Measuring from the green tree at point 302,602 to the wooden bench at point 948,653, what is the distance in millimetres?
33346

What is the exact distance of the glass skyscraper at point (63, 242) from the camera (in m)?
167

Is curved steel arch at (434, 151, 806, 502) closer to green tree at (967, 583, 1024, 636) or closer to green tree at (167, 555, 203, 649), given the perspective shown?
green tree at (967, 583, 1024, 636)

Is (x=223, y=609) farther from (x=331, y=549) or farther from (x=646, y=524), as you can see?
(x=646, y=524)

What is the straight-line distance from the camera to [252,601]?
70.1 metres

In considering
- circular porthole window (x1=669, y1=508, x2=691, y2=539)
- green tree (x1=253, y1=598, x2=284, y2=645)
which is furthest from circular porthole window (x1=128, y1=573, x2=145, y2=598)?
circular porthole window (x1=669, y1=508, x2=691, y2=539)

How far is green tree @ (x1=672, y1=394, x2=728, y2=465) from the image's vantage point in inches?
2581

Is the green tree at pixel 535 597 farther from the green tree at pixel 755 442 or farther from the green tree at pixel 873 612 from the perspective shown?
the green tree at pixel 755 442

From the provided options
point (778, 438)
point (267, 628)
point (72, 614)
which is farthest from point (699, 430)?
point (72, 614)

:: Exercise ::
Copy the rows word for word, starting with the line that contains "Is the green" and continuing through the last line of the rows, both included.

:: Exercise output ::
Is the green tree at pixel 535 597 farther from the green tree at pixel 755 442 or farther from the green tree at pixel 873 612 from the perspective shown?
the green tree at pixel 755 442

From the provided options
point (778, 438)
point (267, 628)
point (72, 614)
which is farthest from point (699, 430)?
point (72, 614)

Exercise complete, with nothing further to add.